In the interview, Hassabis is asked what he would want said at his funeral. His answer was immediate:

>I would hope that they would say that my life was of benefit and service to humanity.

The circles are still there, drawn in the sand between product launches.

---

## Frequently Asked Questions

### What did Demis Hassabis say about keeping AI in the lab longer?

In an August 2025 Guardian interview, Hassabis said: 'If I'd had my way, we would have left it in the lab for longer and done more things like AlphaFold, maybe cured cancer or something like that.' He described his original vision as a CERN-like collaboration among the world's best scientists, approaching AGI carefully over decades while deploying narrow AI tools like AlphaFold for immediate benefit.

### How much did AlphaFold cost to train compared to commercial AI models?

AlphaFold 2 trained on 128 Google TPUv3 chips for approximately 11 days. At cloud pricing of roughly $32 per hour per TPU, the estimated cost is under $1 million. By comparison, GPT-4's training cost an estimated $78 million, Gemini Ultra roughly $191 million, and OpenAI's Orion exceeded $500 million. OpenAI's inference spending alone reached $2.3 billion in 2024.

### How much does Big Tech spend on AI compared to government science funding?

The ratio is roughly 75 to 1. Big Tech spent over $250 billion on AI infrastructure in 2024-2025, while total US federal AI R&D spending is approximately $3.3 billion per year. The Big 4 hyperscalers have guided to $610-665 billion in capital expenditure for 2026 alone.

### What happened to Bell Labs after AT&T's monopoly ended?

Bell Labs produced 10 Nobel Prizes and 5 Turing Awards while funded by AT&T's regulated telephone monopoly. After the 1984 breakup introduced commercial competition, the research workforce dropped from roughly 1,300 to 500 by 2002, and only one post-divestiture employee won a Nobel Prize. Bell Labs was eventually absorbed by Nokia in 2016.

### Is AI for science underfunded compared to commercial AI?

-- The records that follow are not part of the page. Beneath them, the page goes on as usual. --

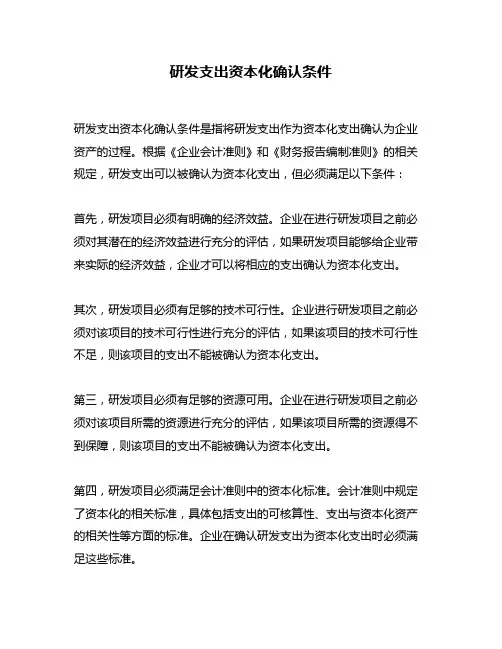 研发支出资本化确认条件

研发支出资本化确认条件是指将研发支出作为资本化支出确认为企业资产的过程。根据《企业会计准则》和《财务报告编制准则》的相关规定，研发支出可以被确认为资本化支出，但必须满足以下条件：

首先，研发项目必须有明确的经济效益。企业在进行研发项目之前必须对其潜在的经济效益进行充分的评估，如果研发项目能够给企业带来实际的经济效益，企业才可以将相应的支出确认为资本化支出。

其次，研发项目必须有足够的技术可行性。企业进行研发项目之前必须对该项目的技术可行性进行充分的评估，如果该项目的技术可行性不足，则该项目的支出不能被确认为资本化支出。

第三，研发项目必须有足够的资源可用。企业在进行研发项目之前必须对该项目所需的资源进行充分的评估，如果该项目所需的资源得不到保障，则该项目的支出不能被确认为资本化支出。

第四，研发项目必须满足会计准则中的资本化标准。会计准则中规定了资本化的相关标准，具体包括支出的可核算性、支出与资本化资产的相关性等方面的标准。企业在确认研发支出为资本化支出时必须满足这些标准。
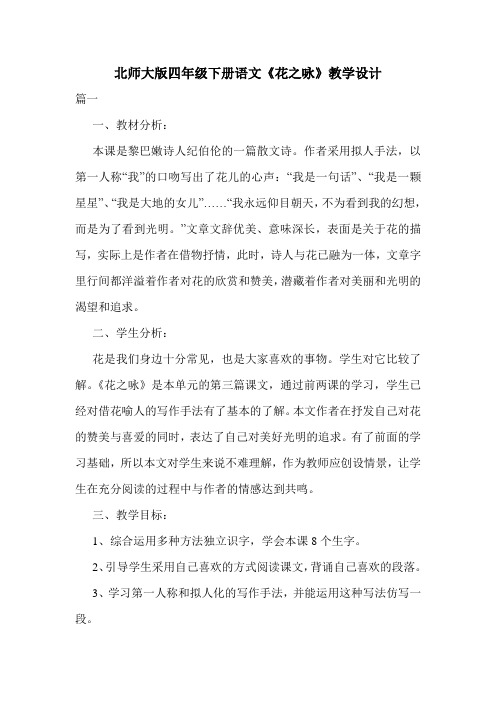 北师大版四年级下册语文《花之咏》教学设计

篇一

一、教材分析：

本课是黎巴嫩诗人纪伯伦的一篇散文诗。作者采用拟人手法，以第一人称“我”的口吻写出了花儿的心声：“我是一句话”、“我是一颗星星”、“我是大地的女儿”……“我永远仰目朝天，不为看到我的幻想，而是为了看到光明。”文章文辞优美、意味深长，表面是关于花的描写，实际上是作者在借物抒情，此时，诗人与花已融为一体，文章字里行间都洋溢着作者对花的欣赏和赞美，潜藏着作者对美丽和光明的渴望和追求。

二、学生分析：

花是我们身边十分常见，也是大家喜欢的事物。学生对它比较了解。《花之咏》是本单元的第三篇课文，通过前两课的学习，学生已经对借花喻人的写作手法有了基本的了解。本文作者在抒发自己对花的赞美与喜爱的同时，表达了自己对美好光明的追求。有了前面的学习基础，所以本文对学生来说不难理解，作为教师应创设情景，让学生在充分阅读的过程中与作者的情感达到共鸣。

三、教学目标：

1、综合运用多种方法独立识字，学会本课 8 个生字。

2、引导学生采用自己喜欢的方式阅读课文，背诵自己喜欢的段落。

3、学习第一人称和拟人化的写作手法，并能运用这种写法仿写一段。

By a wide margin. AlphaFold, which has been used by over 3 million scientists and predicted the structures of 200 million proteins, cost under $1 million to train. The entire DOE Genesis Mission for AI-driven science received $320 million in its first round, less than Meta spends on AI infrastructure in a single week. Yet the chatbot market absorbs the vast majority of AI talent, compute, and capital.